The Upstate Now plan was approved by a vote of 54 to 3 in the Senate this afternoon.

 

The Senate’s plan was first advanced and approved by the Senate last year. It emphasizes the need for capital investments similar to Spitzer’s, but gives equal weight to improving the state’s business climate through lowering the cost of doing business in New York, cutting taxes, and further easing the regulatory burden. It’s a comprehensive plan calling for reducing taxes, as well as energy and health care costs for employers; providing upstate with a 21st century economic infrastructure; making upstate an international leader in new and emerging technologies; strengthening the work force; and enacting reforms to make the upstate region more business-friendly and economically competitive.

"Our plan would take immediate action to jump-start upstate investments, but it would also cut costs, cut taxes, reduce regulations and initiate other actions to strengthen the underpinnings of long-term economic strength," said Winner.

Winner, chairman of the joint, bipartisan Legislative Commission on Rural Resources (LCRR), noted that Upstate Now also contains a series of initiatives he sponsors aimed at rural economic development including expanding high-speed Internet access to underserved communities and legislation to restructure New York’s Empire Zone program so that it works more effectively in rural, upstate regions.

"New York’s Empire Zone program still isn’t as effective as it could be to encourage economic growth in rural, upstate New York," said Winner. "We’re ignoring real opportunities for an Empire Zone in a rural, upstate region to be used to build a solid, sustainable foundation of small businesses. Jobs are jobs, and I believe we can make New York’s investment in Empire Zones produce much more for upstate, rural economic growth."

Winner said that his proposed legislation will promote flexibility and streamlining in the current Empire Zone program so that it’s more useful to rural areas and small business development.

Other key provisions of Upstate Now include:

> eliminating business taxes on manufacturing in New York State;
> creating a new Small Business STAR program to provide direct property tax rebates for small businesses that pay school taxes;
> reducing the corporate franchise tax rate from 7.1 percent to 6.85 percent;
> $300 million in capital funding to support key economic development and emerging technology projects;
> supporting the infrastructure to provide universal broadband access across New York;
> creating new commerce and economic growth zones around regional airports;
> providing energy cost assistance to small businesses through a $350 million refundable energy tax credit to help small businesses statewide;
> extending New York’s low-cost power programs, including Power for Jobs;
> enabling businesses to purchase Healthy-NY at the unsubsidized cost;
> providing a tax credit for small business health insurance costs;
> cleaning up brownfields to encourage economic development;
> clearing, renovating and reusing obsolete manufacturing facilities;
> creating Community Renewal Zones;
> expanding opportunities for remote learning through the SUNY Learning Network;
> supporting experience-based education that prepares students for the workplace;
> supporting the development of a network of Community College Technology Training Centers;
> creating an online clearinghouse of forms and regulations in plain language; and
> ensuring adequate sources of startup funds to finance new businesses.

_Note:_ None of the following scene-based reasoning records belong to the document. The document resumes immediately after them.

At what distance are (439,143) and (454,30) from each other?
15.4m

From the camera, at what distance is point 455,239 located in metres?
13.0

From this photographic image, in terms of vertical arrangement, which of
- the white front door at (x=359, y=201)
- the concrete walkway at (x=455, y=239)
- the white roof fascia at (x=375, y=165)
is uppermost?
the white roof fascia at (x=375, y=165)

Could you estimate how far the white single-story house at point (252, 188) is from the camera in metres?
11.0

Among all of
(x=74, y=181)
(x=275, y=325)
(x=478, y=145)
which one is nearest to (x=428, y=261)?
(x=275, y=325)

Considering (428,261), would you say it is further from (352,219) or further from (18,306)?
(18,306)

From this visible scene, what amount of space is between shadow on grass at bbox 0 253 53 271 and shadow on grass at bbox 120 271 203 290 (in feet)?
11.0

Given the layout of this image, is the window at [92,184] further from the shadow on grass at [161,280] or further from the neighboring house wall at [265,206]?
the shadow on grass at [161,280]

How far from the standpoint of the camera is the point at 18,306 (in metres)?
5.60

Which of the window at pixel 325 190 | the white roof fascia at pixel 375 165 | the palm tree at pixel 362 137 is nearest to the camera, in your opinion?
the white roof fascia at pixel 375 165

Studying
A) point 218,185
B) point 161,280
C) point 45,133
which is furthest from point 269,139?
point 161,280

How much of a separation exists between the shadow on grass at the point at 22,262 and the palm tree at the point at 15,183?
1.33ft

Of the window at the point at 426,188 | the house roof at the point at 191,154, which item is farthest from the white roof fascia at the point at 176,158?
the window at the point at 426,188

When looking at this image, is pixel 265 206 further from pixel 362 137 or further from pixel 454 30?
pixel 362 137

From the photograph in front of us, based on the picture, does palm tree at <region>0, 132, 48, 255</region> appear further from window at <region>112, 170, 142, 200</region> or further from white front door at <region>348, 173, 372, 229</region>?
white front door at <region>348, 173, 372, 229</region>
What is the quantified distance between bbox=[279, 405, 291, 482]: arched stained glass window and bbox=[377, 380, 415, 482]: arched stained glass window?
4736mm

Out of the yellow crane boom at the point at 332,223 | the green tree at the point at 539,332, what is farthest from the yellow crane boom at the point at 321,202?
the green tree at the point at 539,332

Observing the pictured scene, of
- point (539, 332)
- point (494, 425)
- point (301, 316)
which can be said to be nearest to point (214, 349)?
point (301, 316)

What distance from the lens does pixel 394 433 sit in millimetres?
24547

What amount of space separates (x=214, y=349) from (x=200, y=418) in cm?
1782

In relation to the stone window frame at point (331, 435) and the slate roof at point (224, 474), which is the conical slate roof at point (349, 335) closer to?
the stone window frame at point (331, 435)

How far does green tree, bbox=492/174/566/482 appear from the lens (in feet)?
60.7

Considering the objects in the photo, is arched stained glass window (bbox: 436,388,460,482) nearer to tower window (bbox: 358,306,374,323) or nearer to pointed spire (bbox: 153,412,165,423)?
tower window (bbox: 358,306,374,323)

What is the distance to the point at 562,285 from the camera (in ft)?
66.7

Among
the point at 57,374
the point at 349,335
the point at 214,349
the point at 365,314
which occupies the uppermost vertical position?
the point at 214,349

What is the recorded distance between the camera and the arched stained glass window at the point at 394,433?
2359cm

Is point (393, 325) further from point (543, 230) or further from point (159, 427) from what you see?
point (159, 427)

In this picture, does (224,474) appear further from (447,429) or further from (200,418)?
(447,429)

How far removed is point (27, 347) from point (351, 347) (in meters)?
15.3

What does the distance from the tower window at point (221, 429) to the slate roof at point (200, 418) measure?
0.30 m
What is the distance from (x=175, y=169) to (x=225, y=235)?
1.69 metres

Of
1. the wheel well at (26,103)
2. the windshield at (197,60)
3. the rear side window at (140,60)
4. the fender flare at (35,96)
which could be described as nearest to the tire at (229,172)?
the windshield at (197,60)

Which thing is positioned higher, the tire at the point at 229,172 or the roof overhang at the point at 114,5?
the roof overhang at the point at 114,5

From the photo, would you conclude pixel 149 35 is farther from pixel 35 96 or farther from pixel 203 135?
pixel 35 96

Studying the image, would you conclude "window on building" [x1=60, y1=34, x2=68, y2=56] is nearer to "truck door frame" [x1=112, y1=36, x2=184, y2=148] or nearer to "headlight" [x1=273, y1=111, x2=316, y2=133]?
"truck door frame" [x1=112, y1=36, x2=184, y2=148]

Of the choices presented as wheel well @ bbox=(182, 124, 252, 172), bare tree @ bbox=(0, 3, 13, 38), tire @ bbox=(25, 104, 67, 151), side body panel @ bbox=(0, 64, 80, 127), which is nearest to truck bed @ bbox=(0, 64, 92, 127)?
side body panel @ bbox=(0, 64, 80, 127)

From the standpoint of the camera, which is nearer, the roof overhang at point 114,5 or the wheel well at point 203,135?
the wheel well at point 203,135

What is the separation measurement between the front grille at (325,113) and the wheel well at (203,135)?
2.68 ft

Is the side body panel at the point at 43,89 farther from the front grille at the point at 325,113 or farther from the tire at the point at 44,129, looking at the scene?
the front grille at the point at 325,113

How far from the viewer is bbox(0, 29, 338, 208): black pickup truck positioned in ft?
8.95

Winner stressed that the Senate will also seek new incentives to encourage emerging technology companies that already do research and development in New York to then actually manufacture their products here. The plan will also seek to more fully integrate the groundbreaking research taking place at New York's outstanding colleges and universities with the local and regional private-sector economies across upstate.